# At the ends of the thread, thrown over a block suspended from the ceiling, hang two weights of the same mass.

**At the ends of the thread, thrown over a block suspended from the ceiling, hang two weights of the same mass. After another weight of 4 kg was placed on the right weight, the weights began to move with an acceleration of 0.25g. Find the initial mass of the load, as well as the tension force of the thread when moving. The mass of the block and thread, as well as the friction in the axis of the block, should be neglected.**

Given:

m1 = m2 = m – the mass of the weights at the ends of the thread thrown over the block is the same;

dm = 4 kilograms – the mass of the additional load, which was placed on the right load;

g = 10 Newton / kilogram – acceleration of gravity;

a = 0.25 * g = 2.5 m / s2 is the acceleration with which the loads began to move.

It is required to determine m (kilogram) – the initial mass of the weights, as well as T (Newton) – the tension force of the thread when the system moves.

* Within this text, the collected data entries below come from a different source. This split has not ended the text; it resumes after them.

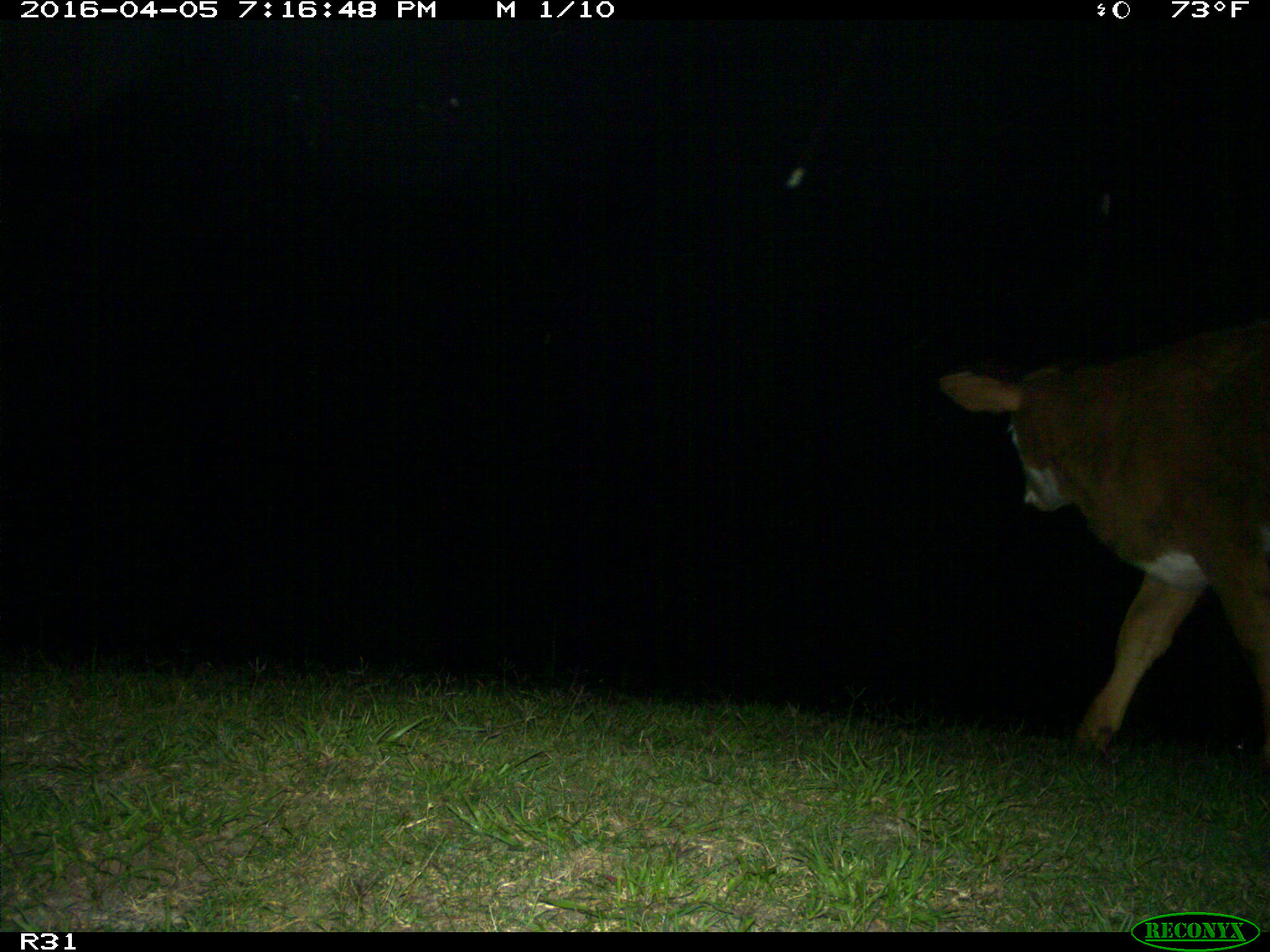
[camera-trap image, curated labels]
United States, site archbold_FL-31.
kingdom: Animalia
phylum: Chordata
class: Mammalia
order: Artiodactyla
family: Bovidae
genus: Bos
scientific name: Bos taurus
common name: domestic cow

By the condition of the problem, we neglect the masses of the block and the thread itself, as well as the friction force. Then, we compose the equations of Newton’s second law for the right and left weights:

(1) (m + dm) * g – T = (m + dm) * a;

(2) T – m * g = m * a.

Let us add equations (1) and (2):

(m + dm) * g – T + T – m * g = (m + dm) * a + m * a;

m * g + dm * g – m * g = m * a + dm * a + m * a;

dm * g = 2 * m * a + dm * a;

2 * m * a = dm * (g – a);

m = dm * (g – a) / (2 * a) = dm * (g – 0.25 * g) / (2 * 0.25 * g) = 0.75 * dm * g / 0.5 * g =

= 0.75 * dm / 0.5 = 1.5 * dm = 1.5 * 4 = 6 kilograms.

From equation (2) we find the thread tension force:

T = m * (g + a) = m * (g + 0.25 * g) = 1.25 * m * g = 1.25 * 6 * 10 = 75 Newtons.

Answer: the initial mass of the weights is 6 kilograms, the tension force of the thread during movement is 75 Newtons.